Setting aside this difficulty for the time, Mr Bligh poked about diligently among the brown paper and string; and on the carpet beneath them he soon discovered a safety-razor blade. His lips pursed themselves in a silent whistle. Here, no doubt, was the instrument chosen hastily for the opening of the packets—a blade taken from the razor where it had been placed in readiness for use. Bending down, the inspector noted that this was a blade of the make that went with the unscrewed razor on the dressing-table; a duplicate of the two in unopened envelopes in the razor-case.
If, thought Mr Bligh, the man who cut strings with this blade has left no fingerprints, it can only have been because he was careful not to do so.

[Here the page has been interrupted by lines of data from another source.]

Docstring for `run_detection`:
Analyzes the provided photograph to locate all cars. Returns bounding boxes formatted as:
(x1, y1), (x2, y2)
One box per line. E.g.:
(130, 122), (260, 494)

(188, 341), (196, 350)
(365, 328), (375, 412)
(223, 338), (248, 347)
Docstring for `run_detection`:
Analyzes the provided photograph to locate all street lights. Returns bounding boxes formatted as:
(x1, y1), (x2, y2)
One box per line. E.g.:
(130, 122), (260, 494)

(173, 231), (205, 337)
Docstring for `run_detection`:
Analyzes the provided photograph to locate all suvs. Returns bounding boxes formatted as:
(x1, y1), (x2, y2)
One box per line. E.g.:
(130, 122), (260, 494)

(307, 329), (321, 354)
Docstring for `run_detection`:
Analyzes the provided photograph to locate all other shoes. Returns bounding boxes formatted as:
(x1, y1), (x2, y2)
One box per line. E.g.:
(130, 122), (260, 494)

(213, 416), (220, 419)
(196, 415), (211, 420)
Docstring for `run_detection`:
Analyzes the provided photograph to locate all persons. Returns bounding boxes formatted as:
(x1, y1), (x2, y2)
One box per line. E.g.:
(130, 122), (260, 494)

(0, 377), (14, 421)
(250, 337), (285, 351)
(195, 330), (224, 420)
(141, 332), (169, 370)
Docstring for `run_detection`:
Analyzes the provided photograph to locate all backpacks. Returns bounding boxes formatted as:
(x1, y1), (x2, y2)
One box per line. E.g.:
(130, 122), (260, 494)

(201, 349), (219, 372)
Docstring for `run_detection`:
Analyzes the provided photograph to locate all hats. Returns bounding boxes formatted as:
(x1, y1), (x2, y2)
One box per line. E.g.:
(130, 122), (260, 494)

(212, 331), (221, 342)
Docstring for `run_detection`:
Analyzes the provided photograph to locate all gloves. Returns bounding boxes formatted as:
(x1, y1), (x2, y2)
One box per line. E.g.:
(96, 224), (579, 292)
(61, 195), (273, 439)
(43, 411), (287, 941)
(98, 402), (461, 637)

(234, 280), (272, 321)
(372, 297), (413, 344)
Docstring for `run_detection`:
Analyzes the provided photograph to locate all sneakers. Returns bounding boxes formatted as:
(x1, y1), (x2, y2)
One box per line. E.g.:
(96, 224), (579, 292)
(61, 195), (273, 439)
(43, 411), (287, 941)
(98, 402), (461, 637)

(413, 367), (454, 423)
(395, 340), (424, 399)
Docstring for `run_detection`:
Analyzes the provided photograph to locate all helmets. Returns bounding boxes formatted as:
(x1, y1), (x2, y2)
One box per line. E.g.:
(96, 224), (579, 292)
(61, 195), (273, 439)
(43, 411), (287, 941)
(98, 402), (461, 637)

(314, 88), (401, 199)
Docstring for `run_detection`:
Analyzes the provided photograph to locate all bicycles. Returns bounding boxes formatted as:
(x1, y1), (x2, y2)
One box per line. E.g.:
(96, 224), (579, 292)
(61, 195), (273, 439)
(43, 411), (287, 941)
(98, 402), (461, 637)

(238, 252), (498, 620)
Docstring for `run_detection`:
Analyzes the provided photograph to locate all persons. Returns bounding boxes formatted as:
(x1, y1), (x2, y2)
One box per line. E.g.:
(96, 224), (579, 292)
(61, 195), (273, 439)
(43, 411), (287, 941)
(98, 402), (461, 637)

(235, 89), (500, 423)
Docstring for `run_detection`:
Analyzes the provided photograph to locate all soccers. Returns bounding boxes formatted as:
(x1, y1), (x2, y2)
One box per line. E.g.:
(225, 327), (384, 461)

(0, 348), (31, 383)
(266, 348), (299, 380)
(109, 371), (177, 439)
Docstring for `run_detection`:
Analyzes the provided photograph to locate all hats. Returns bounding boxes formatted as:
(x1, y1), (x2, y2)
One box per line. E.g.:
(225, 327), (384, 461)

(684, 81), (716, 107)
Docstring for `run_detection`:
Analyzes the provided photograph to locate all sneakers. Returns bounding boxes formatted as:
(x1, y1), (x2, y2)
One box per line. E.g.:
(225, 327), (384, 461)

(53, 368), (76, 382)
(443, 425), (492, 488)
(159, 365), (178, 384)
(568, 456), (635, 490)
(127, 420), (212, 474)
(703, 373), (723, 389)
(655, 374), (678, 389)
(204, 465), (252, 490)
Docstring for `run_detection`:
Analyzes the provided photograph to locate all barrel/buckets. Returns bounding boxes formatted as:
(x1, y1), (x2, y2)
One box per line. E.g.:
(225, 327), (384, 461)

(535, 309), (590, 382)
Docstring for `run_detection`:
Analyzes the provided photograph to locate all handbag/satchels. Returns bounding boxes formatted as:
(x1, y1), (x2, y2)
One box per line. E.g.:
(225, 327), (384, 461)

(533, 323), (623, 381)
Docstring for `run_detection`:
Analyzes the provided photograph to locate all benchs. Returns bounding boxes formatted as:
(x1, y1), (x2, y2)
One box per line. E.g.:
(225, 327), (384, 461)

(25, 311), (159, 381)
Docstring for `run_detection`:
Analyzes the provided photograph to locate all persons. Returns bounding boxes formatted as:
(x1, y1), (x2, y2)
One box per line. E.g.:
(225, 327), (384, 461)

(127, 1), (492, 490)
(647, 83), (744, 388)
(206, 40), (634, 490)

The inspector used his own pocket-knife to raise the little slip of steel from the carpet, and place it beside the water-bottle and tumbler already destined for expert examination.
His eyes now began to search the wall at this part of the room, and he discovered at once the small keyhole of a built-in safe—a safe of a primitive type, as Mr Bligh’s experience suggested.
It was as he noted this that heavy and hasty footsteps were heard on the stairs, and the excited red face of a young constable appeared over the shoulder of the sergeant in the doorway. The formula which Mr Bligh had employed so many hundreds of times in the earliest phase of his career rose again to his lips. ‘Now then,’ he said gruffly, ‘what’s all this?’
‘This is the man posted at the street door,’ the sergeant explained in the tone of one inured to the follies of inexperience. ‘What is it, Clarkson?’
‘I’ve just found this, sir, in the corner of the passage, just inside the entrance,’ the young man said. ‘I thought it might be important.’ He held out a green tie-on luggage-label, the string of which had somehow been snapped. ‘It’s a dark spot just there, and this label is much the same shade as the carpet. The door opens into a narrow passage, as you know, sir, and it would be awkward going out in a hurry with a bag of any size. This label may have caught against something, and come off without it being noticed, if the man was a bit flurried—so I thought, sir.’
The inspector, who had listened to this with wooden impassivity, now took the label in his hand. It was inscribed, in a shaky but sufficiently legible script, ‘Bryan Fairman, passenger to Dieppe.’
‘Dieppe, eh?’ Mr Bligh said thoughtfully. ‘I wonder.’ He spoke sharply to the attentive sergeant. ‘Get me the Yard on the phone at once.’ The apparatus stood on one of the two small tables flanking the bed; and the sergeant jumped to it.
‘Very good, Clarkson,’ the inspector said. ‘This may very possibly have a bearing on the case. I am acting on it now. You can go back to your post.’ He took the telephone instrument in hand.
In a few moments he was in touch with a colleague at headquarters, and giving swift instructions that inquiry should be made whether a passenger giving the name of Bryan Fairman had travelled by the night-boat reaching Dieppe that morning. The French police, he said, should be asked to co-operate to the extent of keeping this man, if identified, under observation, supposing that he had remained in Dieppe. If not, it would be of great assistance if his movements could be traced, as a serious charge might be brought against him.
Mr Bligh rang off.
‘AND now,’ Inspector Bligh said to his subordinate, ‘for a look at the sitting-room, and that queer piece of evidence, as you call it.’